Act On National Flag and Anthem (Japan) - Hinomaru and Kimigayo Before 1999

Hinomaru and Kimigayo Before 1999

The hinomaru was widely used on military banners in the Sengoku period of the 15th and 16th centuries. During the Meiji Restoration, on February 27, 1870 (January 27, 3rd year of Meiji in the Japanese calendar), the flag was officially adopted as the civil ensign by Proclamation No. 57. The hinomaru was legally the national flag from 1870 to 1885, but Japanese law did not designate a national flag from 1885 to 1999 because with the modernization of the cabinet, all of the prior Council of States' declarations were abolished. Despite this, several military banners of Japan are based on the design of the hinomaru, including the infamous sun-rayed Naval Ensign. The hinomaru was used as a template to design other Japanese flags, and its use was severely restricted during the early years of the American occupation after World War II, although these restrictions were later relaxed.

Kimigayo is one of the world's shortest national anthems, with a length of 11 measures and 32 characters. Its lyrics are based on a Waka poem written in the Heian period (794–1185) and sung to a melody composed in the Meiji period (1868–1912). In 1869, John William Fenton, a visiting Irish military band leader, realized there was no national anthem in Japan, and suggested to Iwao Ōyama, an officer of the Satsuma Clan, that one be created. Ōyama agreed, and selected the lyrics.

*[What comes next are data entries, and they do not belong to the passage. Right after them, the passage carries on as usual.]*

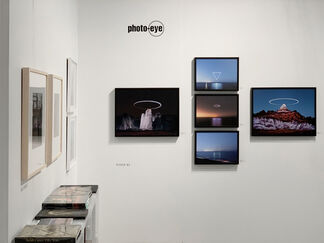photo-eye Gallery at Photo L.A. 2019, installation view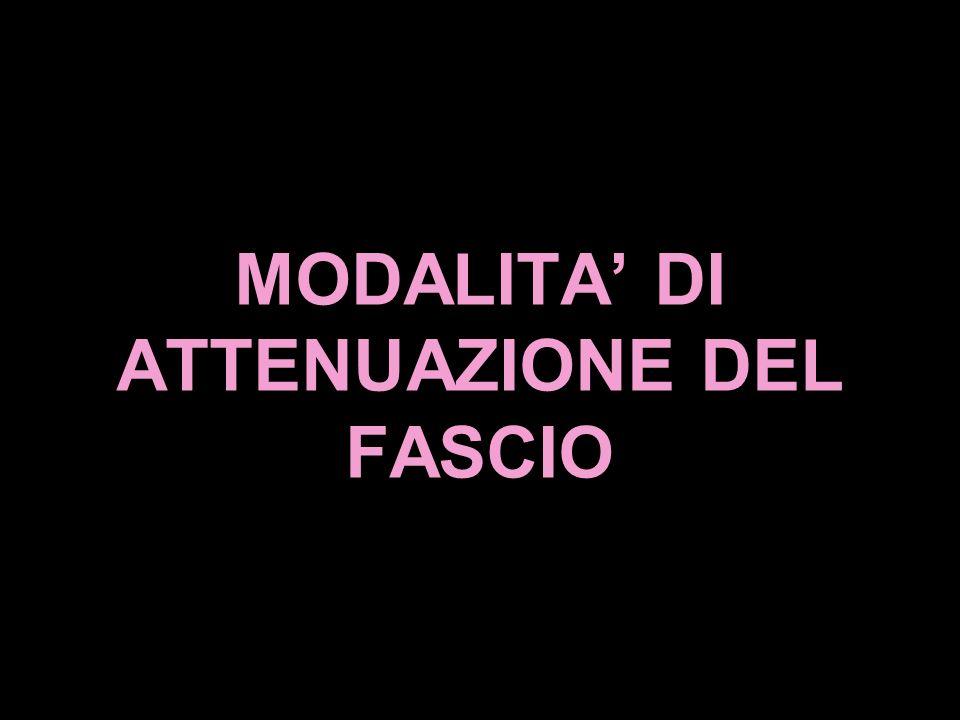 MODALITA DI ATTENUAZIONE DEL FASCIO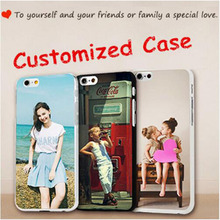Custom LOGO Design Photo Case for ZTE Blade X3 / D2/ T620 / A452 Back Cover for ZTE Blade X5 D3 Q806T X9 Fundas DIY Gifts Capa for zte blade x3 a452 q519t case pu leather flip cover fundas for zte blade d2 t620 phone case protective shell with card slot
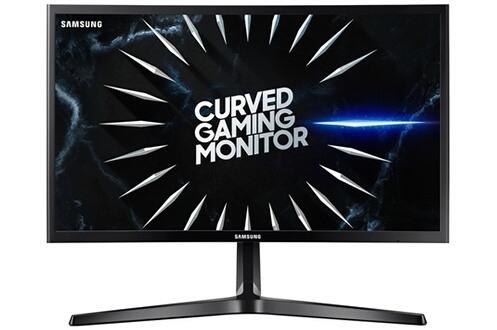 """Écran 24"""" Incurvé Samsung C24RG50F - Full HD, 144Hz"""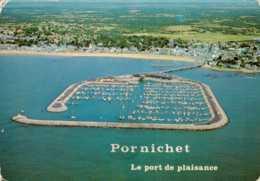 Dep 44 , Cpm PORNICHET , B. 492 , Le Port De Plaisance (D09.4259) - Pornichet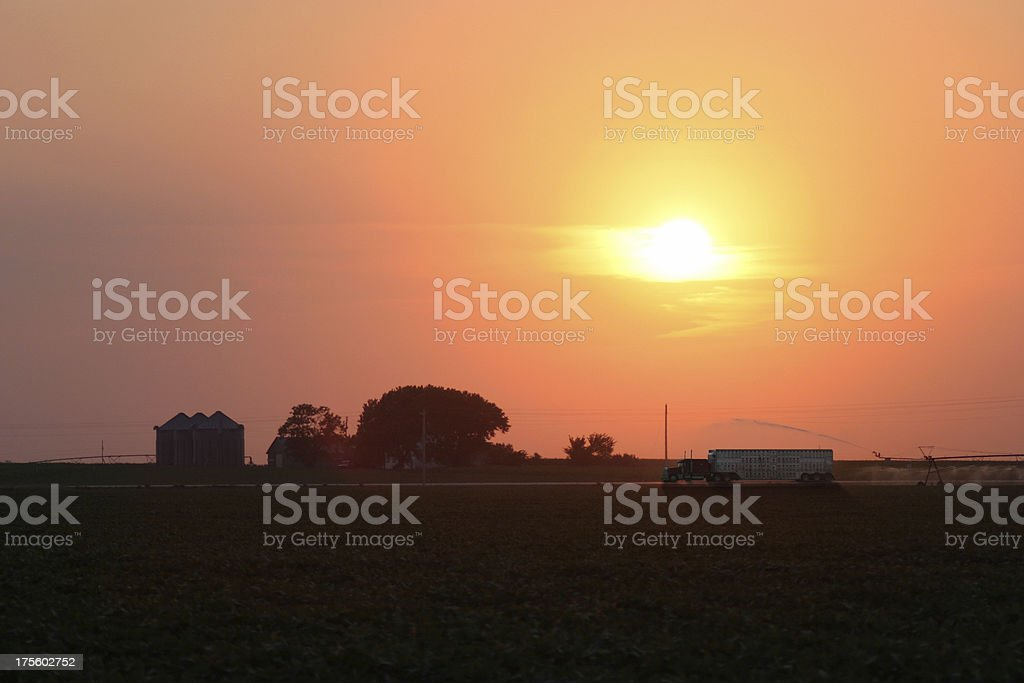 Sunset in Nebraska royalty-free stock photo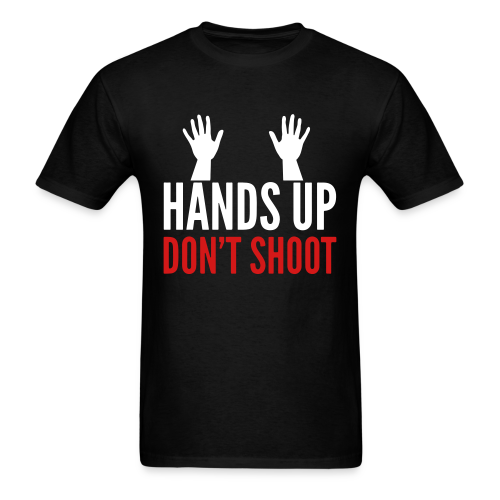 h.u.d.s. HANDS UP DONT SHOOT - Men's T-Shirt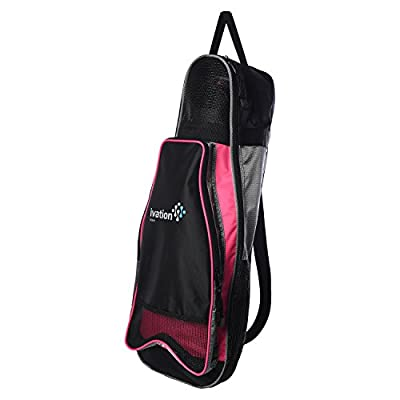 Ivation Snorkel & Dive Gear Backpack - Small, Lightweight Design for Everyday Diving, Snorkel, Surf & Swim Gear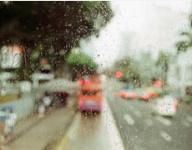 合肥天气开启阴雨绵绵模式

The lyrics may have been chosen for their similarity to the British national anthem because of Fenton's influence. After selecting the anthem's lyrics, Ōyama then asked Fenton to create the melody. This was the first version of Kimigayo, which was discarded because the melody "lacked solemnity." In 1880, the Imperial Household Agency adopted the current melody of Kimigayo and was formally adopted as the national anthem by the government formally adopted Kimigayo as the national anthem in 1888. By 1893, Kimigayo was included in public school ceremonies due to the efforts of the then Ministry of Education. During the American occupation of Japan, there were no directives by the Supreme Commander of the Allied Powers to restrict use of Kimigayo by the Japanese government. However, only the score of Kimigayo was played during official ceremonies following the war; the lyrics were not sung.